[Given request]:
Show every line of the items below that contains the string "column", and treat uppercase and lowercase letters as different.

[Listing]:
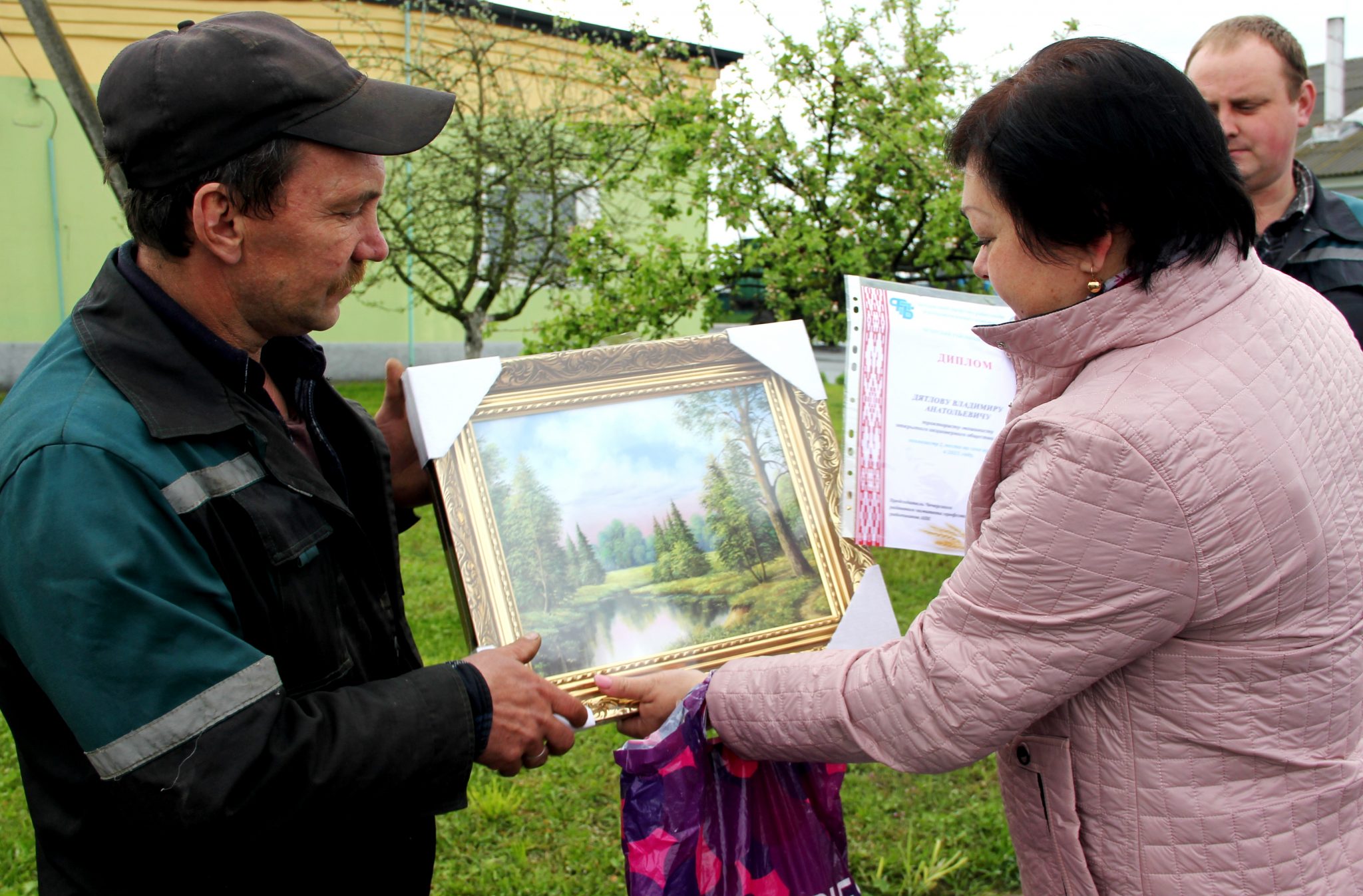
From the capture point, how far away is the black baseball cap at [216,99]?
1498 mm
* * *
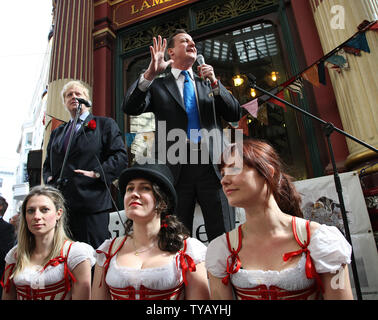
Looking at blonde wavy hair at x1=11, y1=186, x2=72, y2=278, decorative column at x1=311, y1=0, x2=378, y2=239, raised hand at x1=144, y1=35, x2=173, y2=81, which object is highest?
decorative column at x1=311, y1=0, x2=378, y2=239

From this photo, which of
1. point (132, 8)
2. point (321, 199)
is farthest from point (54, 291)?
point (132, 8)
==
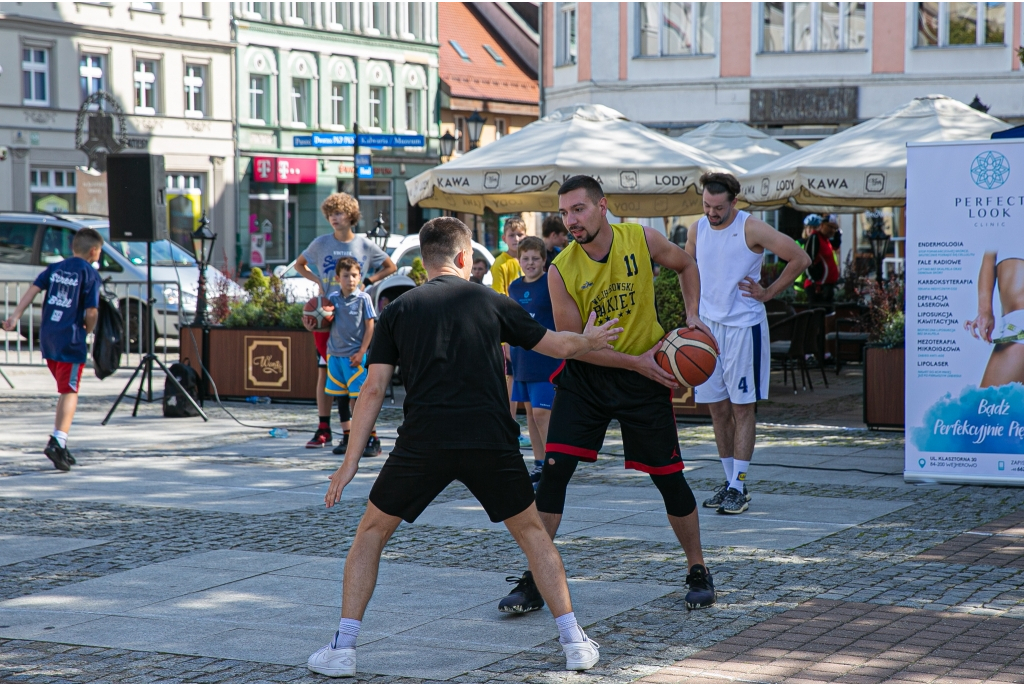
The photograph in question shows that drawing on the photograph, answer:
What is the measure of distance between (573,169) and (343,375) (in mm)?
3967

[Result of this exercise]:
Looking at blonde wavy hair at x1=11, y1=186, x2=72, y2=278, decorative column at x1=311, y1=0, x2=378, y2=239, raised hand at x1=144, y1=35, x2=173, y2=81, which object is highest?
decorative column at x1=311, y1=0, x2=378, y2=239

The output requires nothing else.